By the second, his teeth blackened and bled.
On the third, all his nails fell off, and his first child fell off a horse and was crushed under a merchants cart.
On the fourth day, his youngest son was born, a blackened monster, scaled and horned.
On the fifth day, all the food in his halls turned to rot.
On the sixth day, Tarin called back all his men, even as a stench of rot oozed from him.
On the seventh day, all his men were found, rooted to the ground where they marched, turned into trees, blood weeping from their eyes, mouths fixed in silent screams of anguish and regret.
On the eight day, all his children and all his wives climbed the highest tower and flung themselves into the moat, where poisonous plants immediately grew rampant and started tearing at the walls.

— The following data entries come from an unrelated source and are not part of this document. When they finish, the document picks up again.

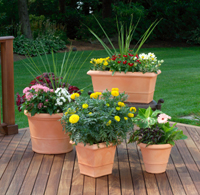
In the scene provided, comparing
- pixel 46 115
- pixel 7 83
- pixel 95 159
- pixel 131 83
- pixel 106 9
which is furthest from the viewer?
pixel 106 9

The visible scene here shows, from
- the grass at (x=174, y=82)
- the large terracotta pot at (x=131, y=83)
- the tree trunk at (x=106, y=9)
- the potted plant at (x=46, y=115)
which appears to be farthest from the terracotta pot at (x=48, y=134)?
the tree trunk at (x=106, y=9)

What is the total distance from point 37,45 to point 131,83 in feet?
26.6

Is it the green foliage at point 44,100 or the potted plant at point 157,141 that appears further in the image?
the green foliage at point 44,100

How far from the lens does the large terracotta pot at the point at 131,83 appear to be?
11.4ft

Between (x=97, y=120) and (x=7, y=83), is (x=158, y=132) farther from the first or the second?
(x=7, y=83)

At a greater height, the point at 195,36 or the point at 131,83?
the point at 131,83

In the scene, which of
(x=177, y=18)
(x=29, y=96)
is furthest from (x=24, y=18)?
(x=29, y=96)

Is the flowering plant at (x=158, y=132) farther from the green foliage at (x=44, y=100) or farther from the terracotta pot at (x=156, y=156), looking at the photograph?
the green foliage at (x=44, y=100)

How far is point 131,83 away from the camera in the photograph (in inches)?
139

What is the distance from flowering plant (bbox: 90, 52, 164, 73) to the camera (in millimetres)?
3461

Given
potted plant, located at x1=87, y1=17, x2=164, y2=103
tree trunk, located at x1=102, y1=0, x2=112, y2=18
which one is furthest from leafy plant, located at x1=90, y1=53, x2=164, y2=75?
tree trunk, located at x1=102, y1=0, x2=112, y2=18

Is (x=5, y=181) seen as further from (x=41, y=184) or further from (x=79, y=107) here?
(x=79, y=107)

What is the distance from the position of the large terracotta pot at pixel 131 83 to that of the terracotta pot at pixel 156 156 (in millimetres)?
1109

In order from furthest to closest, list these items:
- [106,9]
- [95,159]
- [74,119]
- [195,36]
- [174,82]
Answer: [106,9], [195,36], [174,82], [95,159], [74,119]
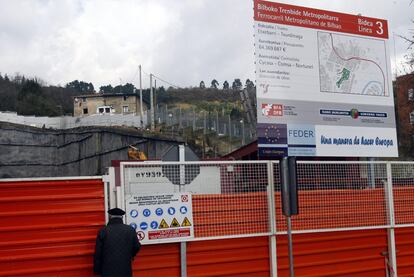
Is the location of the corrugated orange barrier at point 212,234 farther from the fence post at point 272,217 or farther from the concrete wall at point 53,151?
the concrete wall at point 53,151

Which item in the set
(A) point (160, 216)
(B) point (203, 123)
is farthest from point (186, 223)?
(B) point (203, 123)

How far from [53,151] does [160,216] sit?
6034cm

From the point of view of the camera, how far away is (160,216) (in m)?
7.30

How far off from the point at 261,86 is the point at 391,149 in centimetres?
352

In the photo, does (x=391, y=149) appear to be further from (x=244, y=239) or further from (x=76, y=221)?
(x=76, y=221)

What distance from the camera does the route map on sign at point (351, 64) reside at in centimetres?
1069

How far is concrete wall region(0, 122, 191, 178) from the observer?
173 ft

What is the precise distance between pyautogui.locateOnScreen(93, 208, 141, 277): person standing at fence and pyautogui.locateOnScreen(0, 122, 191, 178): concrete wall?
43.6 metres

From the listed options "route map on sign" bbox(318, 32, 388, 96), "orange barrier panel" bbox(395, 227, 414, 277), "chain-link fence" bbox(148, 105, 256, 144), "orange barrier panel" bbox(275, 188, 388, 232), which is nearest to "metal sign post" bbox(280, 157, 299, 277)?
"orange barrier panel" bbox(275, 188, 388, 232)

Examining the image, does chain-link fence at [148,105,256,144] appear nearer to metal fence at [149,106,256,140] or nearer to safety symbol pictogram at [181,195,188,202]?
metal fence at [149,106,256,140]

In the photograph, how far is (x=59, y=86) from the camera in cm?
13150

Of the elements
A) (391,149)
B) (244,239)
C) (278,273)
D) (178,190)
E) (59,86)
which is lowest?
(278,273)

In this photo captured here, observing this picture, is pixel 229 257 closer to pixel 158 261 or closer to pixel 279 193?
pixel 158 261

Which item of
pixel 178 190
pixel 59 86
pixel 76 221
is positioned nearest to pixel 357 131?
pixel 178 190
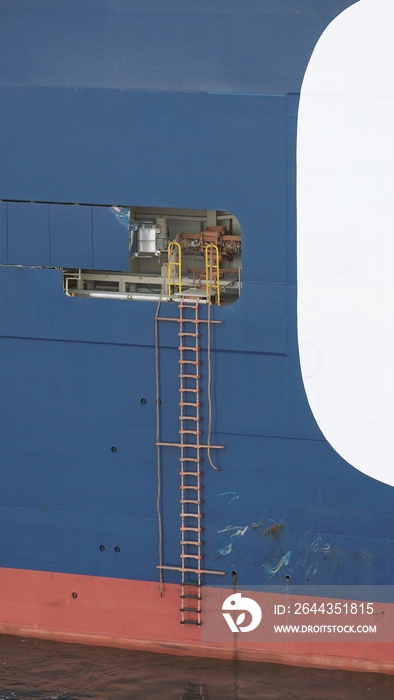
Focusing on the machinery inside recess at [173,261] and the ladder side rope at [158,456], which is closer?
the ladder side rope at [158,456]

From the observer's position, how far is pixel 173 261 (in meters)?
9.43

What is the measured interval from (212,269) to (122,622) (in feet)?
9.30

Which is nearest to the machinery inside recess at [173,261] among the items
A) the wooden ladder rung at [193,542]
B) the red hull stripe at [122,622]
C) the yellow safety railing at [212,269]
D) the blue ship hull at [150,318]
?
the yellow safety railing at [212,269]

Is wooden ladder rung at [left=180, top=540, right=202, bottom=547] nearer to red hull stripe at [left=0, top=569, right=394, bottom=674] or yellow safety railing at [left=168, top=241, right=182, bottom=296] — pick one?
red hull stripe at [left=0, top=569, right=394, bottom=674]

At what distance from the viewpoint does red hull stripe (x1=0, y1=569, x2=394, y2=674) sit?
29.0ft

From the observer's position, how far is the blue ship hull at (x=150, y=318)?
8469 mm

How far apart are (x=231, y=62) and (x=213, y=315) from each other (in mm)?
1827

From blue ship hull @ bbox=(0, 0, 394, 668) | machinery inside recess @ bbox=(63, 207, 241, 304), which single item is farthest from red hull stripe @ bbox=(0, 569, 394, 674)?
machinery inside recess @ bbox=(63, 207, 241, 304)

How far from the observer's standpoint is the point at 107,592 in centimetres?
919

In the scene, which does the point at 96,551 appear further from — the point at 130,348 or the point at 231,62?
the point at 231,62

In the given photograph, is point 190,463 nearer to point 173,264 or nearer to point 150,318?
point 150,318

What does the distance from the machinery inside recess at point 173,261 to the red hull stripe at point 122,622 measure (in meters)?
2.25

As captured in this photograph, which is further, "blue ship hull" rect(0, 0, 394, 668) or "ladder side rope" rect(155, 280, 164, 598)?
"ladder side rope" rect(155, 280, 164, 598)

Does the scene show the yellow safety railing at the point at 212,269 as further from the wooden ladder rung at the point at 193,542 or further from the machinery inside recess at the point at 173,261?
the wooden ladder rung at the point at 193,542
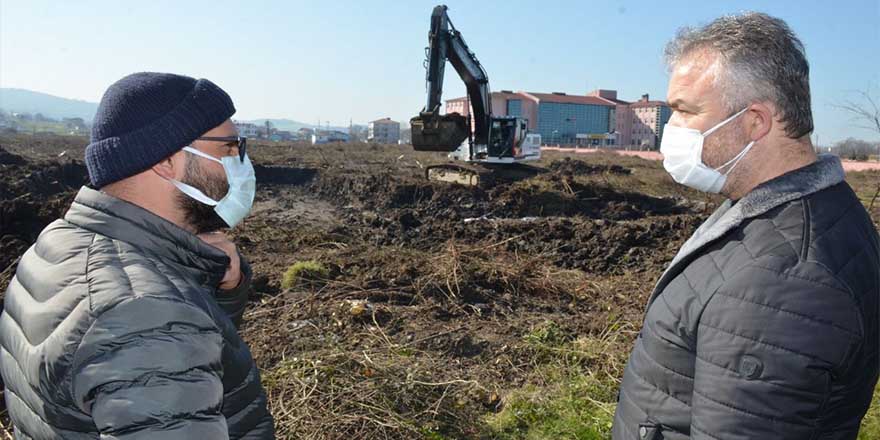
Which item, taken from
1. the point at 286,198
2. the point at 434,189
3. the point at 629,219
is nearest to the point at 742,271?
the point at 629,219

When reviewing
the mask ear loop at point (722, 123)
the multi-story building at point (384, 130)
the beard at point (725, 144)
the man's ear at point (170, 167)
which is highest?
the multi-story building at point (384, 130)

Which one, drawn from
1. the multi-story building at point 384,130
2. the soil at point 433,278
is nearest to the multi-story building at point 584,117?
the multi-story building at point 384,130

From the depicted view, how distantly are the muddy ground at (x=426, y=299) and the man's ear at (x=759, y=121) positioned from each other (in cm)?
296

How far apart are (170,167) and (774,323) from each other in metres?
1.75

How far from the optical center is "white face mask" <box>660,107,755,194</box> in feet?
6.22

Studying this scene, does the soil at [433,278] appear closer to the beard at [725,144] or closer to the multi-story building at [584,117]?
the beard at [725,144]

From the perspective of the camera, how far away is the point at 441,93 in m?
16.8

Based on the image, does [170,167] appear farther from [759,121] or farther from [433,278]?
[433,278]

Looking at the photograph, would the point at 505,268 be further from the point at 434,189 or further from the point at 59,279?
the point at 434,189

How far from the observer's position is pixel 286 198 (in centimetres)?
1809

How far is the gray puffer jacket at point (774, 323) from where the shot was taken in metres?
1.44

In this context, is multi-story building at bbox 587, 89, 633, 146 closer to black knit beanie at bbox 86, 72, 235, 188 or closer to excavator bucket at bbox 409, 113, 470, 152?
excavator bucket at bbox 409, 113, 470, 152

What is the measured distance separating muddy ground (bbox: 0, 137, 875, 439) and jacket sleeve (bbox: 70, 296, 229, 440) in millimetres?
2601

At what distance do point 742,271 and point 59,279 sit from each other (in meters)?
1.72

On the ninth day, Tarin, rotting and in terrible agony drew his blade and made to fall on it. Before the blade could pierce his heart, he transformed, his limbs became as wood, and a wicked-looking and sickly gnarled tree, with leaves of dark red, grew from his hunched back. The limbs of the tree forever cradling a brilliant blade, ever desperate to finish the act, but no longer able to. Tortured and weeping in his agony to this very day, the tree is known as Tarins folly still stands, never growing, never dying but always craving for the death he was denied. In a ruined castle, in an abandoned town, the anguished moans of the harvest reaper echoing through the empty streets.
And the last son, watching over his father, so no man can release him from his torture. Thus Selanti enacted her revenge, for the harvest is sacred, and every action holds a just reward.